Powell zeigt sich überzeugt
USA: Scharon will sich für Palästinenserstaat einsetzen

Trotz fehlender Zustimmung durch die Regierungspartei Likud will sich Israels Regierungschef Ariel Scharon nach US-Angaben weiter für einen Palästinenserstaat einsetzen.

Reuters DSCHENIN/CHICAGO. US-Außenminister Colin Powell sagte am Montag auf dem Flug zu einem Nato-Ministertreffen in Island, Scharon habe ihm telefonisch versichert, dass er sich weiter dafür einsetzen werde, dass die Vision von einem Palästinenserstaat eines Tages Wirklichkeit werde. Scharon betonte vor Likud-Abgeordneten seine Richtlinienkompetenz, die ihn zur Gestaltung des Friedensprozesses ermächtige. Die Likud-Partei Scharons hatte Scharon zuvor ihre Zustimmung zu einem künftigen Palästinenserstaat versagt und damit eine neue Hürde auf dem Weg zu einer Lösung des Nahost-Konflikts aufgebaut.

Die Palästinenser-Organisationen Hamas und Islamischer Dschihad wiesen unterdessen Aufforderungen arabischer Staaten zurück, auf Selbstmordanschläge in Israel künftig zu verzichten. Der Anführer des Islamischen Dschihad, Abdallah el Schami, und das führende Hamas-Mitglied Abdel-Asis el Rantissi reagierten damit am Montag auf einen Appell des ägyptischen Präsidenten Husni Mubarak, des saudiarabische Kronprinzen Abdullah und des syrischen Präsidenten Baschar el Assad.
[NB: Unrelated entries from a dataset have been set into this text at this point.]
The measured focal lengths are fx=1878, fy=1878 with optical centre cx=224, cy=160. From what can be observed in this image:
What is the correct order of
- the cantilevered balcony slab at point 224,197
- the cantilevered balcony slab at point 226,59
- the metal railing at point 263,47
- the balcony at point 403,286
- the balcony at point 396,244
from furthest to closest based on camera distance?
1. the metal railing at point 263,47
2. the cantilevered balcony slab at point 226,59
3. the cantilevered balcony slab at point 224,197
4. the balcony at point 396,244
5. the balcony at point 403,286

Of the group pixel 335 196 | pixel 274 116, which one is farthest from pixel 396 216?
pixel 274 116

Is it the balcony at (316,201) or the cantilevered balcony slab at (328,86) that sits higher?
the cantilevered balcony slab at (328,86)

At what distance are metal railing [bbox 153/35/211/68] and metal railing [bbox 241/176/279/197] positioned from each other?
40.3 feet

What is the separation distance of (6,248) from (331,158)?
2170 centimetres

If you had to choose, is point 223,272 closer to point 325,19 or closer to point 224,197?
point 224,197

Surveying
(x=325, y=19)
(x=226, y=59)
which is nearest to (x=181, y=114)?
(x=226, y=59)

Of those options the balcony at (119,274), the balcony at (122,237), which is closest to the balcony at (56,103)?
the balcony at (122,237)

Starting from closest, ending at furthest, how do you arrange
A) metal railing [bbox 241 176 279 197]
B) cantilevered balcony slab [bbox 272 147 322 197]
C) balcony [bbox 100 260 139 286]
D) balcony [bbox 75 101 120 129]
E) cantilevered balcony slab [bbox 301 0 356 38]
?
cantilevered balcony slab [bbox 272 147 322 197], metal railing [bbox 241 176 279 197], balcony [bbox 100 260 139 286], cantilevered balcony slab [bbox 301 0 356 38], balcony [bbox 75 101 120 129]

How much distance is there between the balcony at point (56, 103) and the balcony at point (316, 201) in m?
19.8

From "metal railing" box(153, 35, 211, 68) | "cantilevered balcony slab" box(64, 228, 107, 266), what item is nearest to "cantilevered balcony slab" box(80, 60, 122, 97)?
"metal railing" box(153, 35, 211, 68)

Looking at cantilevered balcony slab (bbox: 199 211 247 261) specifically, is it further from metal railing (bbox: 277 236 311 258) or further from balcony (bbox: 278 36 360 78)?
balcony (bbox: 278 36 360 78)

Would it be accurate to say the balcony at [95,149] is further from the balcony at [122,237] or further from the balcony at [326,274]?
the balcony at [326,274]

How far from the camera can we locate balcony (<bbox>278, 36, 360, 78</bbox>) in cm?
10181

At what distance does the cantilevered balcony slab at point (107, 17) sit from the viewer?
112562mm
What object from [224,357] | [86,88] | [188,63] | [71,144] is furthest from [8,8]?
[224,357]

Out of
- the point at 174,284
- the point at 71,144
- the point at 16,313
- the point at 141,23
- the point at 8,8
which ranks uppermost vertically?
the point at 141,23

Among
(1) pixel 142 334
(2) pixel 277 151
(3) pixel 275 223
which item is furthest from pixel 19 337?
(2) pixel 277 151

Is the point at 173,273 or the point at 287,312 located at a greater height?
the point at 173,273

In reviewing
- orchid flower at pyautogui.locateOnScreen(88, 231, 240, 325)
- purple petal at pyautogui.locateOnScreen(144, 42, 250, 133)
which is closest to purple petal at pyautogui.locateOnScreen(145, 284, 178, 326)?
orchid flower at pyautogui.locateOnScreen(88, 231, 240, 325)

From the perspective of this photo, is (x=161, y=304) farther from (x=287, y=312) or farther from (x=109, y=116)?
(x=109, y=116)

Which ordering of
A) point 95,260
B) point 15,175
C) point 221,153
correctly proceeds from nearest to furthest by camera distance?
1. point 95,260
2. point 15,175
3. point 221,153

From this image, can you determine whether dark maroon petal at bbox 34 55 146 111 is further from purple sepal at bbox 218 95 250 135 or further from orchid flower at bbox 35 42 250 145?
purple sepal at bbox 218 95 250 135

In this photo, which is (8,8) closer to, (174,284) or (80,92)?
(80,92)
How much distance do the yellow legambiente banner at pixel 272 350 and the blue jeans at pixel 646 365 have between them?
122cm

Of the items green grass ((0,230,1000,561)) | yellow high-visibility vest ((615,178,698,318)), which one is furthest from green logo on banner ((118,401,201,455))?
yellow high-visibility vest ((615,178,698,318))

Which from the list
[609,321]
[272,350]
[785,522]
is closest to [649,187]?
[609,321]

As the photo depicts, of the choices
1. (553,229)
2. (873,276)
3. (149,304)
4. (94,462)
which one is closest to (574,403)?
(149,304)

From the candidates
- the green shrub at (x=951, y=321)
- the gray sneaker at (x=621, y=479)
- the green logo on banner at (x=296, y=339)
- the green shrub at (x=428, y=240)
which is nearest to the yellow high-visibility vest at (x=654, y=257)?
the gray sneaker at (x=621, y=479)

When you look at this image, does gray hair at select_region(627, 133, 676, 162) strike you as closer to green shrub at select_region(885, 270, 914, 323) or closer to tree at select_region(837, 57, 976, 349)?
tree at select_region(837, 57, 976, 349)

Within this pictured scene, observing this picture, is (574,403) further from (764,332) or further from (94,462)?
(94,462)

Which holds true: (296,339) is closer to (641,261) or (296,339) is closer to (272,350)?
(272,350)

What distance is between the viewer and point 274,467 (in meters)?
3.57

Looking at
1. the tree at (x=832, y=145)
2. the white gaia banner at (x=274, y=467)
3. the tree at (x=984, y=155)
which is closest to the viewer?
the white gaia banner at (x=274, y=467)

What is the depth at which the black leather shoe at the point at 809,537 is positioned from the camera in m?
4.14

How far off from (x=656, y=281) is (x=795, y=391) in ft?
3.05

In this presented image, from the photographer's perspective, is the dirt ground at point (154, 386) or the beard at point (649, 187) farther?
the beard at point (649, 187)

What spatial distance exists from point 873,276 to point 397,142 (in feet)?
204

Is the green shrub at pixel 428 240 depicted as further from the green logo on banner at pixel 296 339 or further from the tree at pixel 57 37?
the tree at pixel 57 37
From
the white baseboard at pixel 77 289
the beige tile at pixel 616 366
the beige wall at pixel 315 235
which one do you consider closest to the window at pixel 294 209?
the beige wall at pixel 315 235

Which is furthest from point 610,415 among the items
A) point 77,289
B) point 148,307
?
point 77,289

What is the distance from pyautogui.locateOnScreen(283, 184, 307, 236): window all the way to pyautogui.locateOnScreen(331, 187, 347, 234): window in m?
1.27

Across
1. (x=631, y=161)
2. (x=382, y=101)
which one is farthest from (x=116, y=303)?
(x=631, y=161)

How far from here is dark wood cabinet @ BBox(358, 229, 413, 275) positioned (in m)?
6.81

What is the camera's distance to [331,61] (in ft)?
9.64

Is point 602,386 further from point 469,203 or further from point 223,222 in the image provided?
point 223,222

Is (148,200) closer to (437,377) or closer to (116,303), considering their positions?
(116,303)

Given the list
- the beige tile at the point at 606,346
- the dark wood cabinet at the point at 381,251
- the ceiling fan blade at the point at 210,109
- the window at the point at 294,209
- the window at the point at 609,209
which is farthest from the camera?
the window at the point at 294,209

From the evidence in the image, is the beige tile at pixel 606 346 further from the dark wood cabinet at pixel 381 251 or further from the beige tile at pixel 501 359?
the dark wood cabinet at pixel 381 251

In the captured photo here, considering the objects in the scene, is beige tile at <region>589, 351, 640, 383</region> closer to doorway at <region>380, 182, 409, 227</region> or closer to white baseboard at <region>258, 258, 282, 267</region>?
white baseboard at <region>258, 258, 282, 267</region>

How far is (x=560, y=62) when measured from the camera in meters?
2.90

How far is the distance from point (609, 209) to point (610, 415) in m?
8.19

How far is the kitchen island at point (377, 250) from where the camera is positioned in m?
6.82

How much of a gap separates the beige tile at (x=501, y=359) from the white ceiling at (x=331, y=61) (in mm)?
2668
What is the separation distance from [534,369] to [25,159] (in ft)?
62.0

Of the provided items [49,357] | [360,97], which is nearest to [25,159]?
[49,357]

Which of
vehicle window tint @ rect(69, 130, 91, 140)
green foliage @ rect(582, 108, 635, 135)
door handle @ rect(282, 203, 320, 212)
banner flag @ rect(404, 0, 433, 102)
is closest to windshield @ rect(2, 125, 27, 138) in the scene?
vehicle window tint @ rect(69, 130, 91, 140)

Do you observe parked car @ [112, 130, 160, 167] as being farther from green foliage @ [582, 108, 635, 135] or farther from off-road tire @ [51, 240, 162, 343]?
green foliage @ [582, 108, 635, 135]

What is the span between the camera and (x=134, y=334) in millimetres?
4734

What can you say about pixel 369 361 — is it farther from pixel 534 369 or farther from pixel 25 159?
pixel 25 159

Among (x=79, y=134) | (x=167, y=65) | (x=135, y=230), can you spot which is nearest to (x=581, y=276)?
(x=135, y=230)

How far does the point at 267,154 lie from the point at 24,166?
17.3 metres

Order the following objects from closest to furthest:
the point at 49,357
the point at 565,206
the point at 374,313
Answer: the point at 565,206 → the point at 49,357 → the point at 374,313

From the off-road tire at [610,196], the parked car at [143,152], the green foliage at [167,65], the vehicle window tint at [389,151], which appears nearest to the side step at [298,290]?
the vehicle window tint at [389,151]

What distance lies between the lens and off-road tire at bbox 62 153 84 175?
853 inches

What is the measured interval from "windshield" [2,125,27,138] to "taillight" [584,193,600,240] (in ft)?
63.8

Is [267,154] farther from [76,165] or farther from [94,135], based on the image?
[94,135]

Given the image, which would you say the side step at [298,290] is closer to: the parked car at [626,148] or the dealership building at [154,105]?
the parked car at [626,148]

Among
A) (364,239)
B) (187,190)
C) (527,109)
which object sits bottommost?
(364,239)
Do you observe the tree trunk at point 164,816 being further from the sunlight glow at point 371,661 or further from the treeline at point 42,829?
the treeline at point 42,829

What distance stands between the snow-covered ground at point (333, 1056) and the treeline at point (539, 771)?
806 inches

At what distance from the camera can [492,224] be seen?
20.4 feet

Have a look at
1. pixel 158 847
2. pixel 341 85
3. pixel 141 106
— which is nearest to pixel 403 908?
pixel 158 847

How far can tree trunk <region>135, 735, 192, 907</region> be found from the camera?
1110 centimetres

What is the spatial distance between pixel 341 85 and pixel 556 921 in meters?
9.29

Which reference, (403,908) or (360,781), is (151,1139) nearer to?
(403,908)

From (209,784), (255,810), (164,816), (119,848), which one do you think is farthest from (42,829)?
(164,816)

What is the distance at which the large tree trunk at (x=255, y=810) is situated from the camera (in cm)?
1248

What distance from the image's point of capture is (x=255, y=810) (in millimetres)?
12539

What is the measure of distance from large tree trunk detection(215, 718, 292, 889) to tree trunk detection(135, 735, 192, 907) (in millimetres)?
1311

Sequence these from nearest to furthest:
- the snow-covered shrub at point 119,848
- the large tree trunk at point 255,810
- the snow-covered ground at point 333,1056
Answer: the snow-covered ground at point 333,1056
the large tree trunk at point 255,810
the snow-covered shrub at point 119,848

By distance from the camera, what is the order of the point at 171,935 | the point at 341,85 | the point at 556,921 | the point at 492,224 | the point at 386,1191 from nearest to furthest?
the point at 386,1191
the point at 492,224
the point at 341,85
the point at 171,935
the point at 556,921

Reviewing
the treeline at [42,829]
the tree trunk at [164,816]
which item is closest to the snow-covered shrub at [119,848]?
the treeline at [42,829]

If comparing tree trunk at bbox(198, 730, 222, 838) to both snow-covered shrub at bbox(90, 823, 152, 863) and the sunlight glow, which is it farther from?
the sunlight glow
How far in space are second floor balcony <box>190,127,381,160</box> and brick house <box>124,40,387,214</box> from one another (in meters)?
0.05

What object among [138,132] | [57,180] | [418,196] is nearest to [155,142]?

Diese hatten am Wochenende, "jede Form der Gewalt" verurteilt.

Powell: Auch Likud-Beschluss ändert nichts

Powell sagte weiter, er gehe davon aus, dass sich Scharon durch den Likud-Beschluss nicht von seiner Politik abbringen lassen werde, die einen Palästinenser-Staat zu einem zukünftigen Zeitpunkt zulasse. Scharon hatte auf dem Partei-Kongress am Sonntagabend vergeblich darum geworben, einen Palästinenserstaat von einem Ende der Gewalt und einer Reform in den Reihen der Palästinenser abhängig zu machen. Stattdessen schlossen sich die Delegierten in Tel Aviv einem Antrag von Scharons innerparteilichem Rivalen Benjamin Netanjahu an, der einen unabhängigen Palästinenserstaat kategorisch ausschloss.

Scharon sagte am Montag, er werde das Votum respektieren. Dennoch sei er es, der über die Politik entscheide und nicht die Partei. "Ich werde es nicht zulassen, dass interne politische Erwägungen oder Selbstbedienungstricks die Politik bestimmen."

Die nationale Sicherheitsberaterin der USA, Condoleezza Rice sagte, US-Präsident George W. Bush halte weiterhin die Gründung eines Palästinenserstaates für notwendig, damit in der Nahost-Region Frieden einkehre. Die US-Vision gehe davon aus, dass Israelis und Palästinenser in unabhängigen Staaten Seite an Seite in Nahost lebten. "Das palästinensische Volk verdient es, einen Staat zu haben und in Frieden leben zu können", sagte Rice im US-Fernsehen.

Auch Arafat hält an Palästinenserstaat fest

Auch Palästinenser-Präsident Jassir Arafat hatte auf seiner ersten Reise nach Aufhebung des von Israel verfügten Hausarrests in Dschenin gesagt, dass er unbeirrt an seinem Ziel eines unabhängigen Palästinenserstaates mit Jerusalem als Hauptstadt festhalte. "Jerusalem ist unser Ziel. Jerusalem ist die Hauptstadt unseres unabhängigen Staates Palästina, ganz egal wer dem zustimmt oder nicht".

Militante Palästinenser kündigten unterdessen an, trotz der Friedensappelle aus der arabischen Welt auch künftig nicht auf Anschläge verzichten zu wollen. Dschihad-Chef Schami sagte: "Wir werden handeln, als ob diese Appelle niemals gemacht worden wären". Hamas-Führungsmitglied Rantissi sagte Reuters: "Solange die Juden weiter Palästinenser abschlachten, werden wir in Haifa, Tel Aviv und Afula zurückschlagen. Wenn ein palästinensisches Kind getroffen wird, schlagen wir zurück - so lautet die Formel.